Friday, September 12, 2008

Spoiled!

We had a rough day today. My poor bean was sooo grumpy that I remember looking at the clock at one point and realizing that only minutes had passed since I had last looked at it. Minutes that felt like hours-ouch.

The lack of sleep left me feeling frazzled, and trying to figure out what it was that was making Charlie so unhappy was draining. Then I thought back to the night before. I had given Charlie one of my last portions of frozen breastmilk (yes, I've been rationing that like a maniac all summer). The bit that I gave him happened to be from the day I 'gave up' and decided to start eating dairy products. I can't think of anything else, save a delayed reaction to vaccinations, that could have caused his restlessness and crying fits. (I was hanging onto this milk to see if Charlie had outgrown his milk intolerance.)

So that's it, I've decided to dump/ditch/trash the last of my milk supply. Not that it would have lasted much longer any way. It's time to finally let go; relinquish the link to Charlie that I clung so fiercely to. It doesn't define me as a mother, or lessen our bond...so in the garbage it goes.

+ + + +

STUDY QUESTIONS.
A. Does each statement below agree with the blog post titled "Spoiled!"? Answer yes or no for each, and quote the words of the post that decide it. (i) The night before, the writer gave Charlie frozen breastmilk. (ii) The writer plans to keep the rest of the milk supply. (iii) The milk Charlie got came from the day the writer began eating dairy products.
B. Duplicate the part of the blog post titled "Spoiled!" that opens with the words containing "Friday, September 12, 2008" and closes with "felt like hours-ouch.".
C. Finish out the next part of the blog post titled "Spoiled!", picking up right after its final sentence.

GIVEN MATERIAL.
+ + + +

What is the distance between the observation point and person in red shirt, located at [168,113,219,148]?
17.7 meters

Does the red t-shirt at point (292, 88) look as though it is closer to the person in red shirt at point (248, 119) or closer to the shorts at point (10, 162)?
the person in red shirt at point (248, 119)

+ + + +

EXERCISE ANSWERS.
A.
(i) Yes: "I had given Charlie one of my last portions of frozen breastmilk"
(ii) No: "I've decided to dump/ditch/trash the last of my milk supply."
(iii) Yes: "The bit that I gave him happened to be from the day I 'gave up' and decided to start eating dairy products."

B.
Friday, September 12, 2008

Spoiled!

We had a rough day today. My poor bean was sooo grumpy that I remember looking at the clock at one point and realizing that only minutes had passed since I had last looked at it. Minutes that felt like hours-ouch.

C.
2 comments:

Anonymous said...

Did you already toss your milk? If not you may want to look into being a doner to the Mother's Milk Bank! There are a lot of newborns that could use it! I donated and it was worth it. You can check out my blog about it at: www.mommysjibberjabber.wordpress.com. You'll have to look down toward the bottom of the page into August's posts. I'm sorry to hear he wasn't feeling better! Kim

Kelly said...

Thanks so much Kim- I would have donated it but it was getting close to expiring as it was. I will definitely keep that in mind for the next baby.